Les cliniques dirigées par les infirmières praticiennes constituent une solution originale, qui a émergé spontanément en répondant à des besoins bien réels. C’est le cas de la clinique SABSA, où les patients ne paient pas les soins reçus grâce à une subvention de la Fédération interprofessionnelle de la Santé du Québec (FIQ). C’est aussi le cas pour plusieurs cliniques où les coûts sont très raisonnables. Il faut dire qu’une infirmière praticienne coûte environ trois fois moins cher qu’un médecin omnipraticien. D’ailleurs, la demande semble au rendez-vous puisque six projets privés ont vu le jour depuis un an.
Le public, le privé… ou le patient ?
Pour certains, le fait que des cliniques privées apparaissent est en soi une tare. C’est oublier que le secteur privé, c’est aussi une coopérative de solidarité en santé, comme la clinique SABSA. Surtout, c’est ignorer que, sans la flexibilité offerte par le secteur privé, l’expérience des cliniques dirigées par des infirmières praticiennes n’aurait même pas été tentée. Le secteur privé permet aux bonnes initiatives d’émerger justement parce que le ministère de la Santé ne peut pas bloquer aussi facilement les bonnes idées des entrepreneurs qui répondent aux besoins des patients.
Peut-être que, grâce au désir d’imiter le secteur entrepreneurial, le ministère de la Santé finira par percevoir que les solutions émergentes méritent d’avoir leur chance, après tant d’échecs des solutions uniformes et imposées d’en haut. Ce n’est pas inédit, puisque le gouvernement de l’Ontario a lui-même mis sur pied 25 cliniques dirigées par des infirmières praticiennes. Encore faut-il permettre à davantage d’infirmières de se spécialiser en soins de première ligne. L’Ontario en compte près de 2000, contre 225 au Québec, loin derrière.

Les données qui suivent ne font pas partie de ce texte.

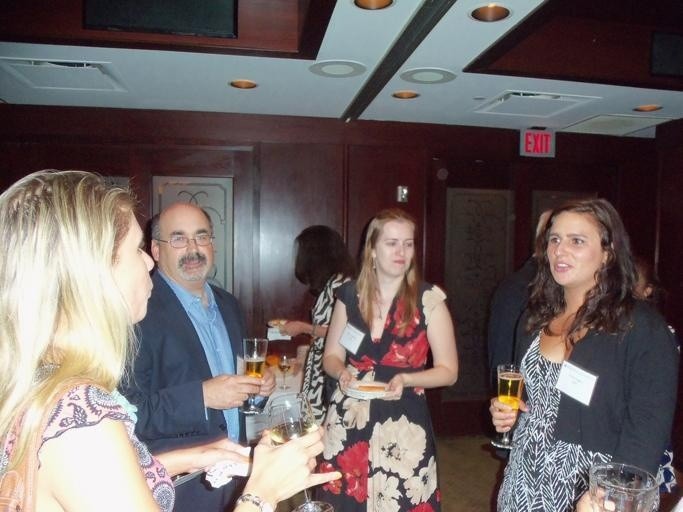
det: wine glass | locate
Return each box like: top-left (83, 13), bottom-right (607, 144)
top-left (239, 338), bottom-right (268, 415)
top-left (491, 363), bottom-right (527, 449)
top-left (278, 354), bottom-right (291, 389)
top-left (268, 392), bottom-right (335, 512)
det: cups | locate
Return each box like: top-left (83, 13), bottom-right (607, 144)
top-left (588, 463), bottom-right (661, 512)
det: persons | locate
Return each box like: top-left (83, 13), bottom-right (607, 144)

Au-delà du clivage entre les tenants du public et du privé, l’immense majorité des Québécois sont en faveur d’une approche centrée sur le patient. Il serait temps de faire davantage confiance aux professionnels de la santé qui oeuvrent sur la première ligne et qui sont les plus aptes à imaginer et à mettre en oeuvre des solutions qui fonctionnent concrètement. Laissons-les entreprendre. Tant qu’un patient reçoit les soins dont il a besoin, par un professionnel compétent et reconnu, est-il vraiment important de contrôler chaque fois si ces soins sont reçus dans tel type d’établissement, par tel type de professionnel, selon tel formulaire du ministère de la Santé, dans telle plage horaire, etc. ?
Les patients peuvent faire eux-mêmes le choix du professionnel qu’ils souhaitent rencontrer bien mieux que les bureaucrates qui tentent d’imposer un modèle unique. Une approche libéralisée des soins de santé replacerait enfin le patient et ses besoins au coeur de notre système de santé.
Youri Chassin est économiste et directeur de la recherche à l'Institut économique de Montréal. Alexandre Moreau, analyste en politiques publiques à l’IEDM. Ils sont les auteurs de « Cliniques de superinfirmières : une solution flexible pour un meilleur accès aux soins de santé ». Ils signent ce texte à titre personnel.